Posted by: ParentopiaDevra | March 18, 2010 at 10:46 PM
Ha, thought you were writing about something else today.
I LOVE the post you read at Community Keynote. Love it so.
And that experience was a life highlight, it really was, in large part because of that magical green room. I fell so hard for you and our other cohorts and was so grateful to begin to call you my friend, my wicked genius friend.
And so YES writers all should submit. Be brave. Throw down. It's so, so good to do.
Posted by: Deb on the Rocks | March 18, 2010 at 10:56 PM
I'm with Maria.
Posted by: Kristen | March 18, 2010 at 10:56 PM
What an absolutely stunning piece of writing. Truly stunning.
I'm always amazed at the disconnect between what we sometimes see most in ourselves and what others see first in us. I see your genius, your unwavering loyalty and friendship, the sense of humor that has me guffawing at my desk when I should be looking busy. You are such a beautiful woman, my dear, just so, so lovely.
I'm raising a glass to your successes, and to taking on a challenge that clearly petrifies introverts like us.

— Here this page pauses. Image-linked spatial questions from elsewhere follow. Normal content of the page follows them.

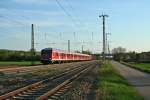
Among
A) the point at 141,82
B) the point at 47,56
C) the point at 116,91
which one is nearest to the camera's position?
the point at 116,91

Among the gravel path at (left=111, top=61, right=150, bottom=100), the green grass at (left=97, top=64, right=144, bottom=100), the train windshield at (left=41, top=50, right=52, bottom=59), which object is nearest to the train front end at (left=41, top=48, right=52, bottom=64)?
the train windshield at (left=41, top=50, right=52, bottom=59)

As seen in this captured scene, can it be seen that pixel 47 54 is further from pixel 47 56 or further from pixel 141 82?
pixel 141 82

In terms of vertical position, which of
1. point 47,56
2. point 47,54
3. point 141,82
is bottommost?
point 141,82

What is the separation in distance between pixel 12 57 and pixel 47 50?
A: 53.7 m

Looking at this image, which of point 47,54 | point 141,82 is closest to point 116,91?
point 141,82

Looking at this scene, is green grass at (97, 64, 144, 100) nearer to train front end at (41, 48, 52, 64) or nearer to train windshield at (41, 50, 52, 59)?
train windshield at (41, 50, 52, 59)

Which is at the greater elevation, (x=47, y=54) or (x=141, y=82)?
(x=47, y=54)

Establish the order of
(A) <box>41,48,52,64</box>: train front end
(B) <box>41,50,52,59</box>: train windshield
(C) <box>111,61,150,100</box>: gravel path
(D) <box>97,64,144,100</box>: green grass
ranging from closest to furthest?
(D) <box>97,64,144,100</box>: green grass, (C) <box>111,61,150,100</box>: gravel path, (B) <box>41,50,52,59</box>: train windshield, (A) <box>41,48,52,64</box>: train front end

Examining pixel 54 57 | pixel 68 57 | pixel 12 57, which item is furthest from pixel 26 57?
pixel 54 57

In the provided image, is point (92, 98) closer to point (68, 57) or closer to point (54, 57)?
point (54, 57)

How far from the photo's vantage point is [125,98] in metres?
14.8

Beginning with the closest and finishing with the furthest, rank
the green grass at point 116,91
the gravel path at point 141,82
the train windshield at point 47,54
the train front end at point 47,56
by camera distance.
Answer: the green grass at point 116,91, the gravel path at point 141,82, the train windshield at point 47,54, the train front end at point 47,56

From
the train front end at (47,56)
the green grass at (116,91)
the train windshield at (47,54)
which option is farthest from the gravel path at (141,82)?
the train front end at (47,56)

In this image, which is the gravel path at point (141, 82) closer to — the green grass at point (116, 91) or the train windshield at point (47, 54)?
the green grass at point (116, 91)
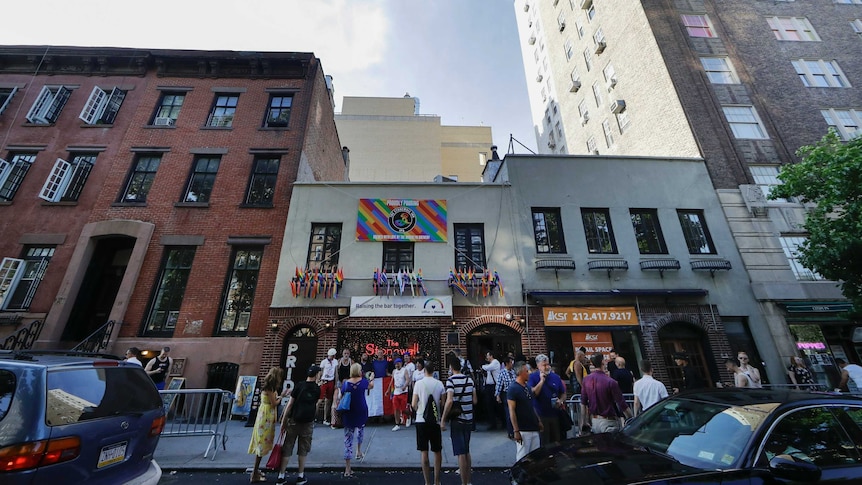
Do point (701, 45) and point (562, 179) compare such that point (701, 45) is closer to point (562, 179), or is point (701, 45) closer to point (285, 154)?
point (562, 179)

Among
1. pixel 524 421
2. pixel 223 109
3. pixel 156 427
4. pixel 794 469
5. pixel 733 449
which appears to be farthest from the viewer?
pixel 223 109

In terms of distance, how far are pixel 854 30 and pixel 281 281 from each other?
34810 mm

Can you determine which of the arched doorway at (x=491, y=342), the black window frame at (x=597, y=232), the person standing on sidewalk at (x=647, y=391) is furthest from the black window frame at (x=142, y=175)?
the black window frame at (x=597, y=232)

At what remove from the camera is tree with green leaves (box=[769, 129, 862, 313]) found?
10219 mm

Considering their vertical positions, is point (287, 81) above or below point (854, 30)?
below

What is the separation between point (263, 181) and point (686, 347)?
60.1 ft

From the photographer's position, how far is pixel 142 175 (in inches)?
546

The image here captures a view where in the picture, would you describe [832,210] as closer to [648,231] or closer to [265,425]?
[648,231]

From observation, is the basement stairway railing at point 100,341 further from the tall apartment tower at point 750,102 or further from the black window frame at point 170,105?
the tall apartment tower at point 750,102

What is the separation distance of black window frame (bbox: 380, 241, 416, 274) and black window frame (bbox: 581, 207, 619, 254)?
714 centimetres

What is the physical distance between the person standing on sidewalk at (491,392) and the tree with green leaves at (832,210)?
11642 mm

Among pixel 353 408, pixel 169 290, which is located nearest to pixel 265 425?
pixel 353 408

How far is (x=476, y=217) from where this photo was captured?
1305 centimetres

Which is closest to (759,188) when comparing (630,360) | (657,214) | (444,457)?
(657,214)
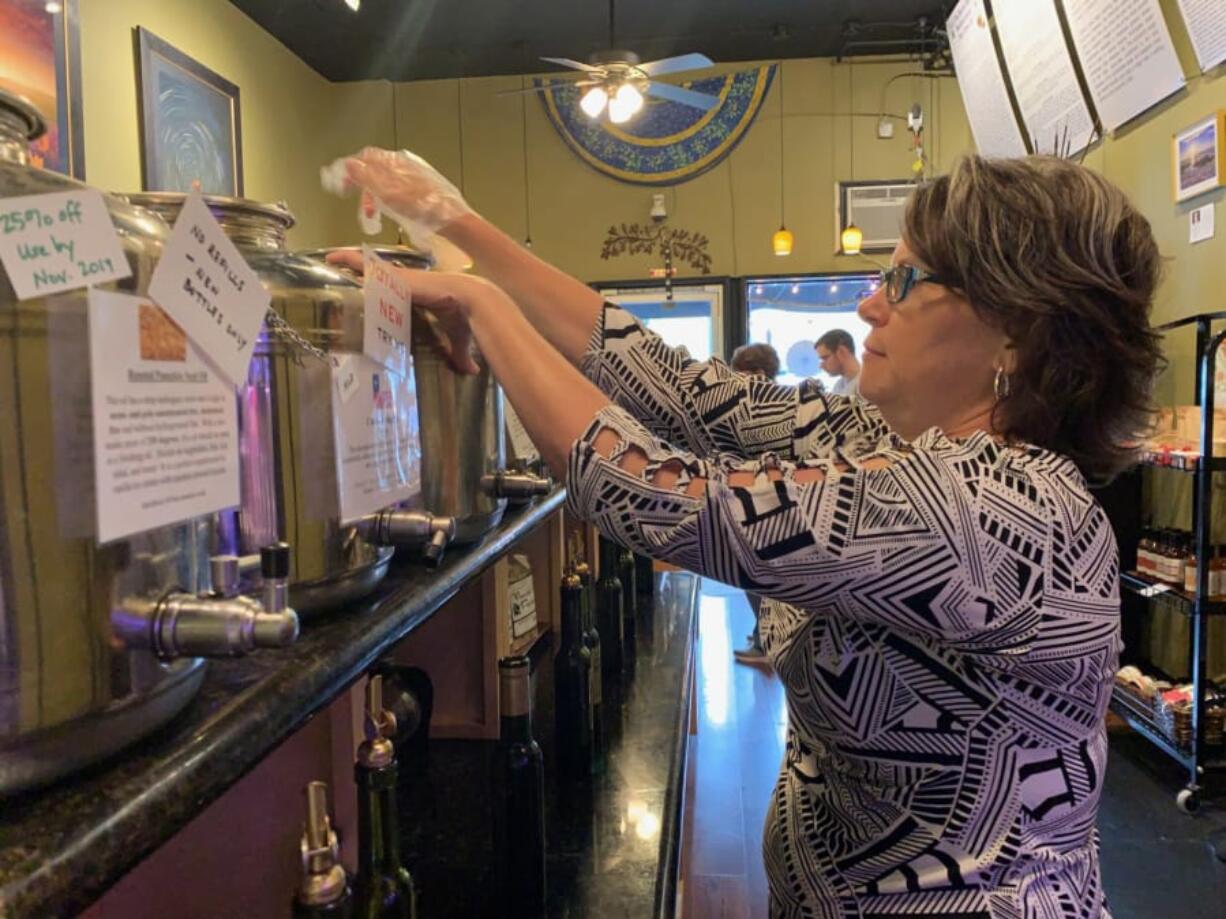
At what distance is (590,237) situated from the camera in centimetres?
663

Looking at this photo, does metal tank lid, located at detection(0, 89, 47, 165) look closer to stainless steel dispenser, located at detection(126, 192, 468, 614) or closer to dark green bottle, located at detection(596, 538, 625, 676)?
stainless steel dispenser, located at detection(126, 192, 468, 614)

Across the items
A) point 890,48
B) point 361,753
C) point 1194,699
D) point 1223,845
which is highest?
point 890,48

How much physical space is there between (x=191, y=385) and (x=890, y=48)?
21.6 ft

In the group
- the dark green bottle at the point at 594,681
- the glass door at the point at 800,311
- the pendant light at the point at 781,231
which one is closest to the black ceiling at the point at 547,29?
the pendant light at the point at 781,231

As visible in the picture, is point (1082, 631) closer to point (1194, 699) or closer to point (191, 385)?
point (191, 385)

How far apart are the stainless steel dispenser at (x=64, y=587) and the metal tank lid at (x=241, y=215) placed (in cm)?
15

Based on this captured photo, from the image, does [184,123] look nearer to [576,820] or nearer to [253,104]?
[253,104]

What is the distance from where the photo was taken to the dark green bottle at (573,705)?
1.25m

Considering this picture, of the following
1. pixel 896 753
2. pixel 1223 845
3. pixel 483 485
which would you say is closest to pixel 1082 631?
pixel 896 753

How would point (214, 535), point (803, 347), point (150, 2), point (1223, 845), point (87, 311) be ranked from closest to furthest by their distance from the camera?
point (87, 311)
point (214, 535)
point (1223, 845)
point (150, 2)
point (803, 347)

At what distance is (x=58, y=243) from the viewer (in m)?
0.40

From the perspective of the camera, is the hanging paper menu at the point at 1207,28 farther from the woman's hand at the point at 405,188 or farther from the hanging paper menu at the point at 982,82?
the woman's hand at the point at 405,188

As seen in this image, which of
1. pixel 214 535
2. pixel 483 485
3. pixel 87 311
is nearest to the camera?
pixel 87 311

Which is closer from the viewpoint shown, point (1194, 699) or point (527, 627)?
point (527, 627)
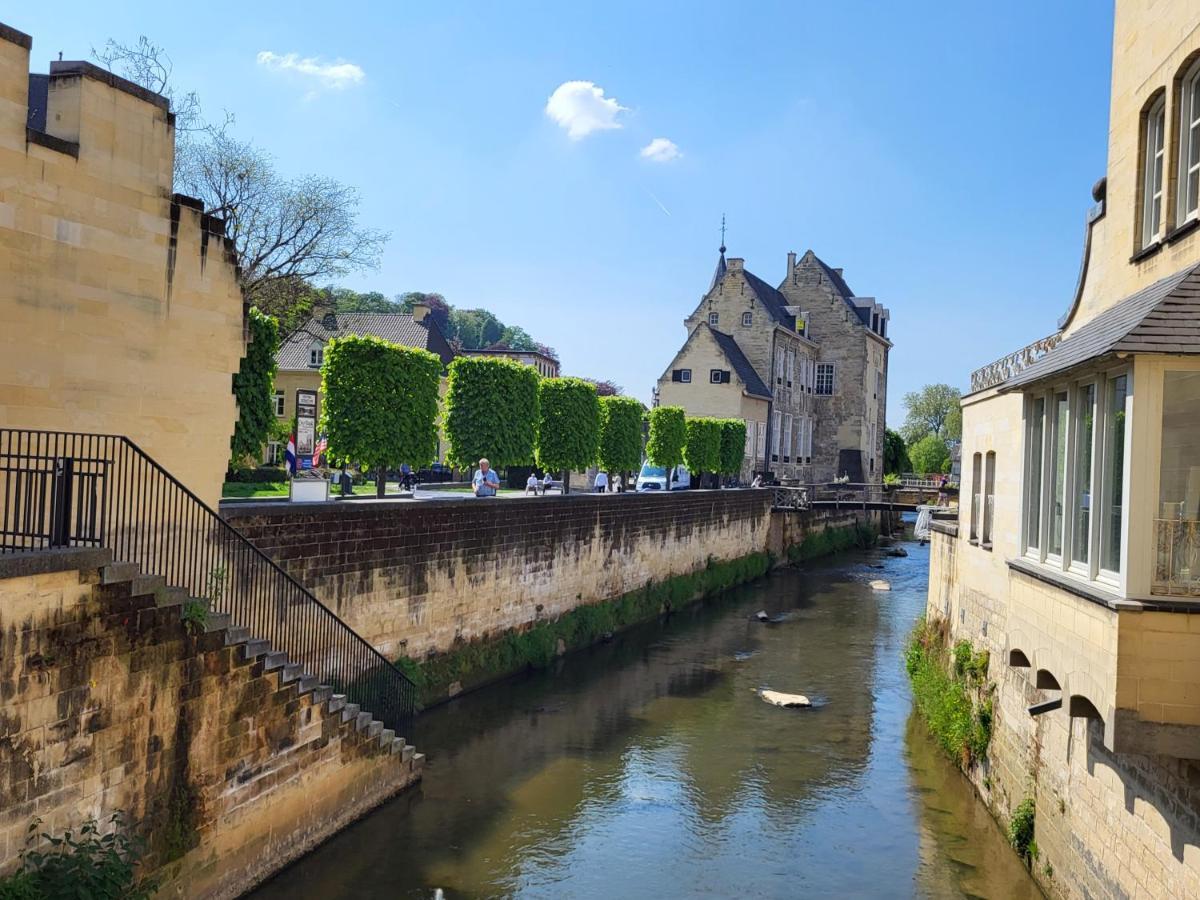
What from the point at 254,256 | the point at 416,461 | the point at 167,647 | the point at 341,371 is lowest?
the point at 167,647

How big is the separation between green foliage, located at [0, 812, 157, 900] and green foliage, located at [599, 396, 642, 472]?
24364 millimetres

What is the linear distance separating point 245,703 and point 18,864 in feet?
8.70

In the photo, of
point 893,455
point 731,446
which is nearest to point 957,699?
point 731,446

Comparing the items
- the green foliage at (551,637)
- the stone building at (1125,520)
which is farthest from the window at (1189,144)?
the green foliage at (551,637)

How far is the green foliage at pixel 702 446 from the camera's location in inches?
1592

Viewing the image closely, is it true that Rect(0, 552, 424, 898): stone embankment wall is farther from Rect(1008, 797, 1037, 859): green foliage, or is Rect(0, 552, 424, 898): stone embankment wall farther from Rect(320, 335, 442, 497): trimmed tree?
Rect(320, 335, 442, 497): trimmed tree

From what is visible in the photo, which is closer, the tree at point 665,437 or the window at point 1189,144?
the window at point 1189,144

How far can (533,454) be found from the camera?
82.7ft

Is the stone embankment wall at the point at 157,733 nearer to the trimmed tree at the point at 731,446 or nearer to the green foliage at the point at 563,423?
the green foliage at the point at 563,423

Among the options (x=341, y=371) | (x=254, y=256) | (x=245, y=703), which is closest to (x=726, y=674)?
(x=341, y=371)

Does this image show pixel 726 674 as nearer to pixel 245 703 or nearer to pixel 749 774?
pixel 749 774

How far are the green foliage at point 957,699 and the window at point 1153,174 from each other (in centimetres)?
717

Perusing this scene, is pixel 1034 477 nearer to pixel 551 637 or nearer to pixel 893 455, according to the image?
pixel 551 637

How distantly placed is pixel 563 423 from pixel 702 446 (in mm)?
13765
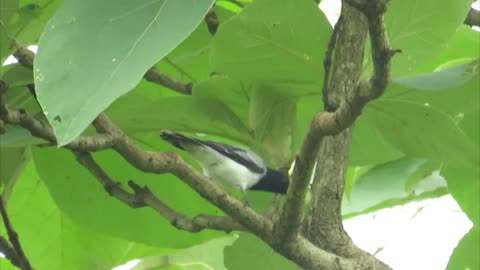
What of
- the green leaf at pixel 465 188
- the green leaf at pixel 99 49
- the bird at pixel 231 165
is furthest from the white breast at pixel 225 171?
the green leaf at pixel 99 49

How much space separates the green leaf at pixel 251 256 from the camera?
1.08 meters

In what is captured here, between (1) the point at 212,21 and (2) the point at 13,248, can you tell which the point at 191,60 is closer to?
(1) the point at 212,21

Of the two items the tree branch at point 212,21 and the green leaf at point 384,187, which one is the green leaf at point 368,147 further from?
the tree branch at point 212,21

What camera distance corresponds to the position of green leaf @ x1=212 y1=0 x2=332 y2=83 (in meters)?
0.93

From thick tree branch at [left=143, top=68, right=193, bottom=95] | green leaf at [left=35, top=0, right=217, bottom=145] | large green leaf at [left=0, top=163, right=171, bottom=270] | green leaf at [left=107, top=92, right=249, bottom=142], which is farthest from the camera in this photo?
large green leaf at [left=0, top=163, right=171, bottom=270]

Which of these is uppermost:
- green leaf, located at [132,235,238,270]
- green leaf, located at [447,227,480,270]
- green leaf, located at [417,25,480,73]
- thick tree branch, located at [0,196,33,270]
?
green leaf, located at [417,25,480,73]

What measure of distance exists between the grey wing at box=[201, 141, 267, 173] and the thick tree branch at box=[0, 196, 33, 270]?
229 mm

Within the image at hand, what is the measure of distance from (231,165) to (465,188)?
0.29 meters

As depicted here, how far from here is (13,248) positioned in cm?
107

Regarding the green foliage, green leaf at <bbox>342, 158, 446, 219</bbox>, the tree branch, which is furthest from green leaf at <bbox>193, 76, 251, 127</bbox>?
green leaf at <bbox>342, 158, 446, 219</bbox>

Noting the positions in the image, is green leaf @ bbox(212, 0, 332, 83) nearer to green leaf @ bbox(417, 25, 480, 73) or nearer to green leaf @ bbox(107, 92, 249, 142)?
green leaf @ bbox(107, 92, 249, 142)

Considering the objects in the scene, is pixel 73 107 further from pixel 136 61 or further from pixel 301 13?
pixel 301 13

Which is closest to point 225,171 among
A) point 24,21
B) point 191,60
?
point 191,60

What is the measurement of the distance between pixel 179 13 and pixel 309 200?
1.32 feet
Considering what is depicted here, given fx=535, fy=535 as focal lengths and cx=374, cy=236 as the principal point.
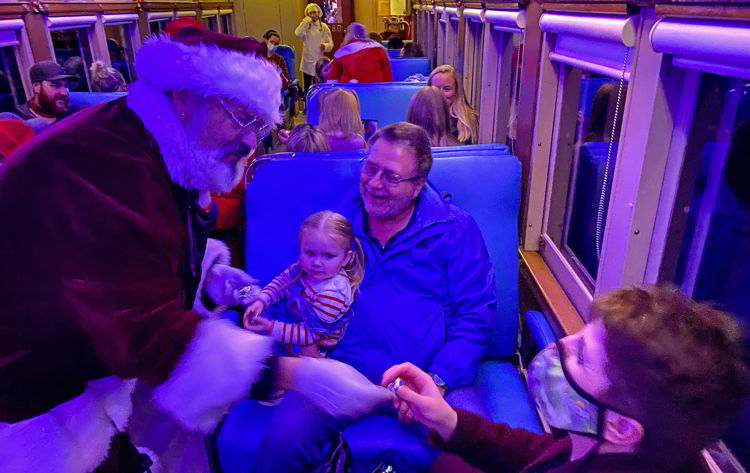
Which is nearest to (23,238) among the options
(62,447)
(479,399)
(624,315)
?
(62,447)

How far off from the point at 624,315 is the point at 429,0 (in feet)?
25.7

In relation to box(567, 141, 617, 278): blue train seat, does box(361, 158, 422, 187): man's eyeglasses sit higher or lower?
higher

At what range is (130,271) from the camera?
3.74ft

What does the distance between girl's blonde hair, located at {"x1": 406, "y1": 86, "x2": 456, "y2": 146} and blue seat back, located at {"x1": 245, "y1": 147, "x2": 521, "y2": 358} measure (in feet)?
3.89

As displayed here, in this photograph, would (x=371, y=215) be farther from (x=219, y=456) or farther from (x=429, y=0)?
(x=429, y=0)

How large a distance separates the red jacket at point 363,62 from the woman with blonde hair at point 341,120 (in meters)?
2.15

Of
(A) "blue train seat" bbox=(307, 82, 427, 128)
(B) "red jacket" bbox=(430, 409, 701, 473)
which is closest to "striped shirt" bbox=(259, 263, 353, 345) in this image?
(B) "red jacket" bbox=(430, 409, 701, 473)

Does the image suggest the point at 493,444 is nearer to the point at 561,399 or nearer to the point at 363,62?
the point at 561,399

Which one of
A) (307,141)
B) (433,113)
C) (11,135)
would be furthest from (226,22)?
(307,141)

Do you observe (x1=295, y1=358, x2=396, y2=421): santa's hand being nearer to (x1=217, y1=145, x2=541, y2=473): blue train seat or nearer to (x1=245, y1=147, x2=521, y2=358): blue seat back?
(x1=217, y1=145, x2=541, y2=473): blue train seat

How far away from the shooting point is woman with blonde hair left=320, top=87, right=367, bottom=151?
360 cm

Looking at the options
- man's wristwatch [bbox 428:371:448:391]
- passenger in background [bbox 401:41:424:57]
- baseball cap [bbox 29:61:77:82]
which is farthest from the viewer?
passenger in background [bbox 401:41:424:57]

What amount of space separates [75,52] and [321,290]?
477 centimetres

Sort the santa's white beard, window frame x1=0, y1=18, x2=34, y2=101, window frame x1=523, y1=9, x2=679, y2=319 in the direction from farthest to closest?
window frame x1=0, y1=18, x2=34, y2=101 → window frame x1=523, y1=9, x2=679, y2=319 → the santa's white beard
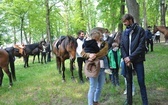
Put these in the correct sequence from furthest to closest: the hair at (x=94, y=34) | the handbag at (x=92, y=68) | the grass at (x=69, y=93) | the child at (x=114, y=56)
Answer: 1. the child at (x=114, y=56)
2. the grass at (x=69, y=93)
3. the hair at (x=94, y=34)
4. the handbag at (x=92, y=68)

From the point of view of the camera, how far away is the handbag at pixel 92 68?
5.90 m

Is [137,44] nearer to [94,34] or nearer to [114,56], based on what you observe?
[94,34]

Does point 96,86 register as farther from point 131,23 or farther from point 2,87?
point 2,87

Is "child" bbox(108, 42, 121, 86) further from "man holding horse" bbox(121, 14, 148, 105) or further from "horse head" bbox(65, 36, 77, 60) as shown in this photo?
"man holding horse" bbox(121, 14, 148, 105)

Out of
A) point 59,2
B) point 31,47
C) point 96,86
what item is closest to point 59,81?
point 96,86

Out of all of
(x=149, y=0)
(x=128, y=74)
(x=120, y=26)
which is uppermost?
(x=149, y=0)

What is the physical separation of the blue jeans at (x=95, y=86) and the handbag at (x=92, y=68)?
5.0 inches

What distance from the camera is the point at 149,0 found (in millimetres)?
37531

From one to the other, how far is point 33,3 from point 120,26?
31.5ft

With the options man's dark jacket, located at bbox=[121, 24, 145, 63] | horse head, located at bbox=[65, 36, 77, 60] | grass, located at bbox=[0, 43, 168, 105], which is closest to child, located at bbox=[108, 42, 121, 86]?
grass, located at bbox=[0, 43, 168, 105]

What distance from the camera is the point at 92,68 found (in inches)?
235

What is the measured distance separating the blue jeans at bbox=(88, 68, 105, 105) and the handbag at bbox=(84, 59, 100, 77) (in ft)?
0.42

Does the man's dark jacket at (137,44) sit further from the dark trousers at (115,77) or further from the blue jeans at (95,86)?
the dark trousers at (115,77)

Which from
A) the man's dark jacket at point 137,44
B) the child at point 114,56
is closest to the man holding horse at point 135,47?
the man's dark jacket at point 137,44
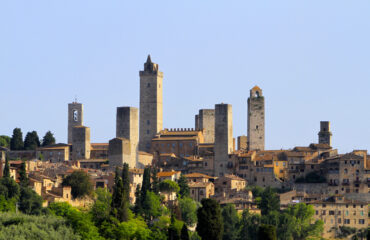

Not to mention 99 percent of the extroverts.
With much, much love and admiration,
Kris Likey
(#IDiscoveredtheInternets)
Posted by: kris | March 18, 2010 at 11:39 PM
Your post still gives me chills.
And I'm so everlastingly glad I met you that night. Knowing what I know now, I would have done it naked if it meant I got to meet you!
Posted by: Suebob | March 18, 2010 at 11:55 PM
I was not there but I watched the video of you reading it and bawled. But then I bawled when I read you post after you first posted it.
Save me a seat by you at the community keynote. You bring the wine, I'll bring the tissues.